We then have overload protection, short circuit protection L-E & N-E (RCBO & RCD), shock protection (RCBO and RCD). 

vantech said:

1x 100mA RCD (as a main switch - double pole)

No selectivity - would have to be S-type.

vantech said:

We then have overload protection, short circuit protection L-E & N-E (RCBO & RCD), shock protection (RCBO and RCD). 

It would be necessary to treat the system in island mode as an IT system as the N to PE connection cannot be relied on (in the UK, BS 7671 Regulation 551.5.4.3.2.1)?

Regardless, we would still need a consumer's earth electrode for the IT system, as IT systems still require a means of earthing if PE is distributed to Class I appliances, 3-pin socket-outlets etc.


The following should also be noted:

• The IET Code of Practice for Electrical Energy Storage Systems does not recommend IT systems are used for island mode applications.
• The MCS MIS 3012 The Battery Standard (Installation) states a firm preference for TN-S earthing arrangement to be formed in island mode, and has a requirements that limits the use of IT systems in island mode to systems under maintenance by competent persons, and even then requires automatic disconnection of first fault (i.e. usually IMD not RCD approach) unless the installation is under  constant supervision of a responsible person.

Hi,

So you are saying that the output from the inverter is in fact an IT arrangement, and that the capacitive “bond” if you like between N and E does not meet the requirements of BS7671 to claim to be a TN-S setup?

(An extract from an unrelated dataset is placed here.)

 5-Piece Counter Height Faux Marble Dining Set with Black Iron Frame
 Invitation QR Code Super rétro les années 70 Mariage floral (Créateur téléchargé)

If this setup is complimented by an earth rod owned by the consumer, can the N-PE link then be relied upon? 

There may be a preference to not use IT systems, but does this actually make the system non-compliant? 

If the setup with RCDs (noted about S type) provides adequate protection on all fronts, surely this is then complaint with regulation? 

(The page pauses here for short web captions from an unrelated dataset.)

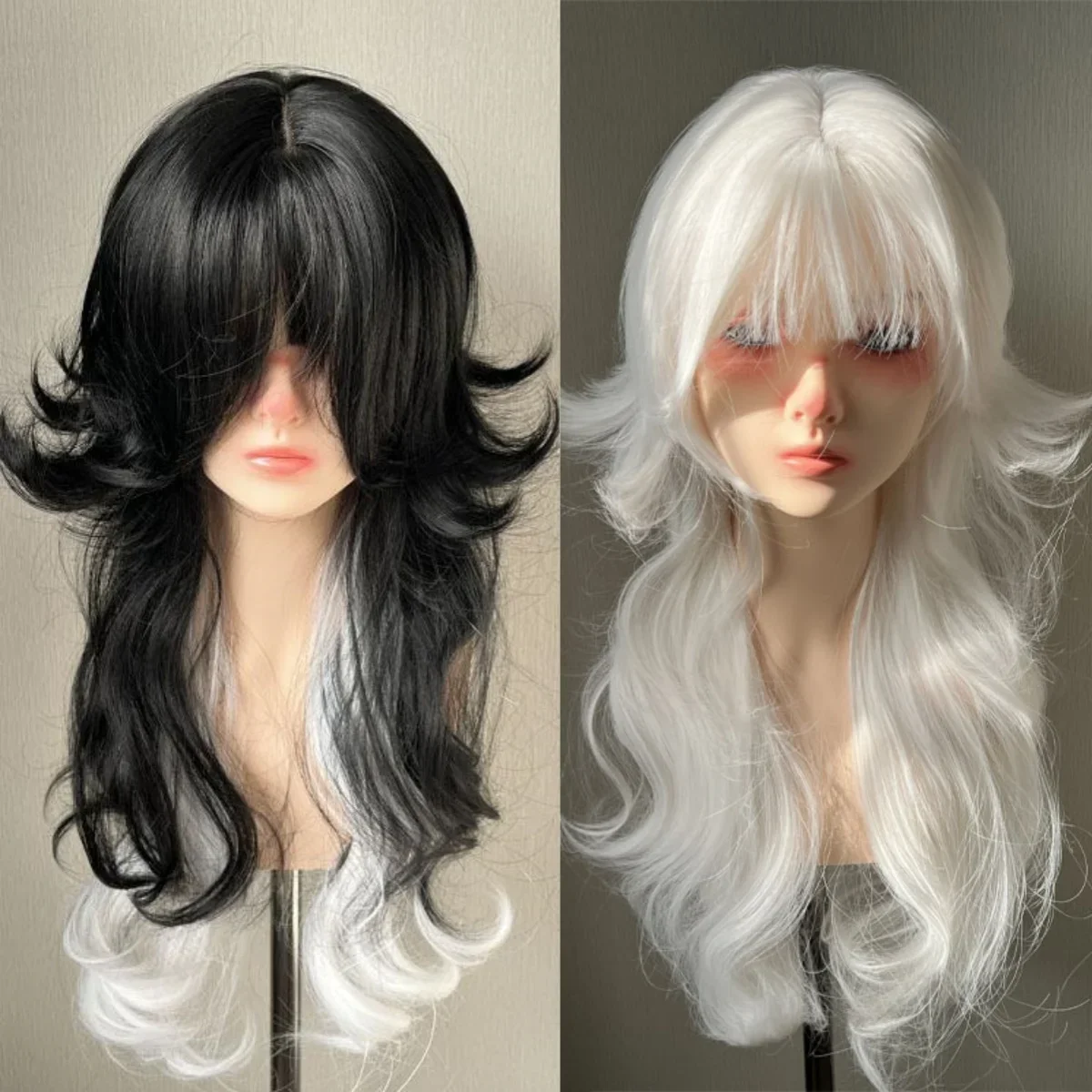 

White Wig Woman Long Curly Hair Subculture Reverse Warp M Word White Hair Lolita White Full Top Full Headband Synthetic Wigs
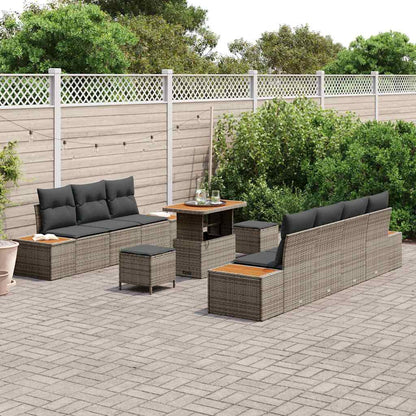 vidaXL Gartensofa-set mit Kissen mit Speicher 10 pcs Grau Poly Rattan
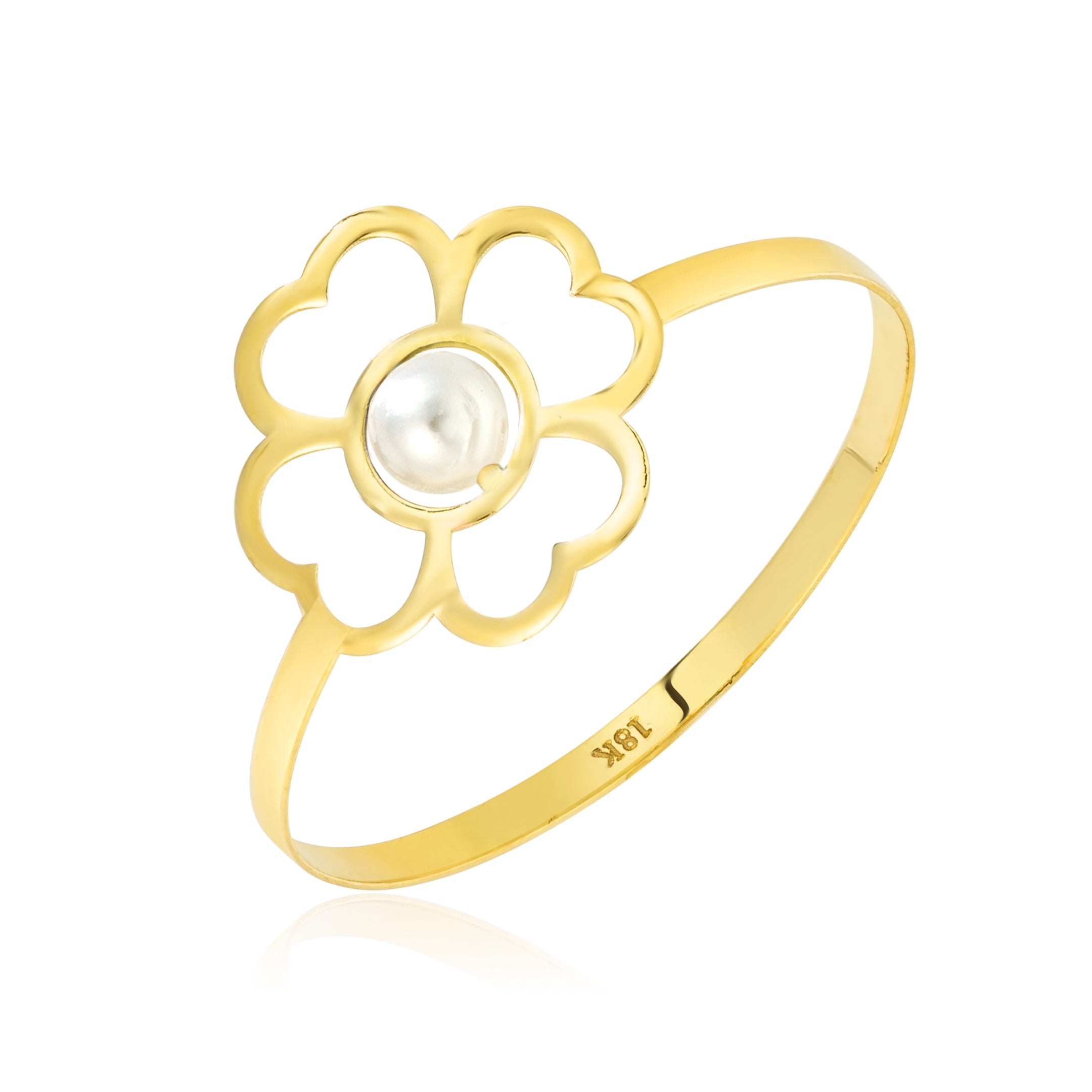 18K Pure Gold Elegant Flower w/ Zircon Stone Design Ring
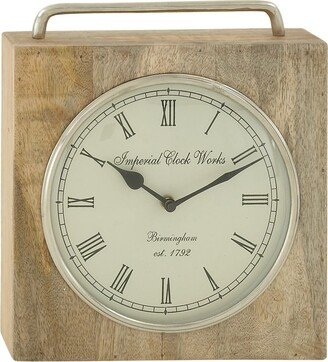 SONOMA SAGE HOME Brown Mango Wood Clock with Silver Top Handle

Is it possible the regulations really focus on “break before make” style backup systems, rather than systems that are designed to ensure continuous power? 

vantech said:

So you are saying that the output from the inverter is in fact an IT arrangement, and that the capacitive “bond” if you like between N and E does not meet the requirements of BS7671 to claim to be a TN-S setup?

No.

vantech said:

Is it possible the regulations really focus on “break before make” style backup systems, rather than systems that are designed to ensure continuous power? 

Just because a product can provide continuous power, doesn't mean they are always suitable for use in systems with interconnected components, unless the installation is suited to those components.

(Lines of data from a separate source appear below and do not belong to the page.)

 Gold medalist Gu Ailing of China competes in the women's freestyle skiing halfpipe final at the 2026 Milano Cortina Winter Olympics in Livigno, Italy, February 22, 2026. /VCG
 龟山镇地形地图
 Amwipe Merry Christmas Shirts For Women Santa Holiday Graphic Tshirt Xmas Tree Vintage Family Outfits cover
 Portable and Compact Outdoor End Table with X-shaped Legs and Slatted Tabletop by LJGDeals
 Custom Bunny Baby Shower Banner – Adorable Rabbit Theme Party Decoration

Is it possible that product standards for products designed to provide continuous power are not always aligned with installation conditions and interconnected products made to other standards?

vantech said:

There may be a preference to not use IT systems, but does this actually make the system non-compliant?

There is a difference between UPS products supplying a single, stand-alone product, and those supplying an installation - and there are differences between the operational conditions in commercial/industrial installations, to those in domestic installations.

vantech said:

If this setup is complimented by an earth rod owned by the consumer, can the N-PE link then be relied upon? 

No. The distributor's means of earthing cannot be relied upon. The simple reason being, that the distributor may be working on that link (TN-S, TN-C-S or TT)  or the link may be connected by a cable in the network that is broken or being worked on (TN-S)

vantech said:

If the setup with RCDs (noted about S type) provides adequate protection on all fronts, surely this is then complaint with regulation? 

At the most basic level, yes - ignoring other factors that I have already put forward.

By any chance ... are you working for a manufacturer or importer of such a system, and wanting to find some way through the standards and guidance?

Are you, but any chance, working for a manufacturer or importer of such a system, and are looking for a route through the UK standards and industry guidance?

No, I am not a manufacturer or an importer. 

I have this installed on a property. Just looking for clarification as to why the system operates this way, because it’s function isn’t outlined in any guidance. The manufacturer seems to suggest this is normal. I am just trying to understand how they are getting to that.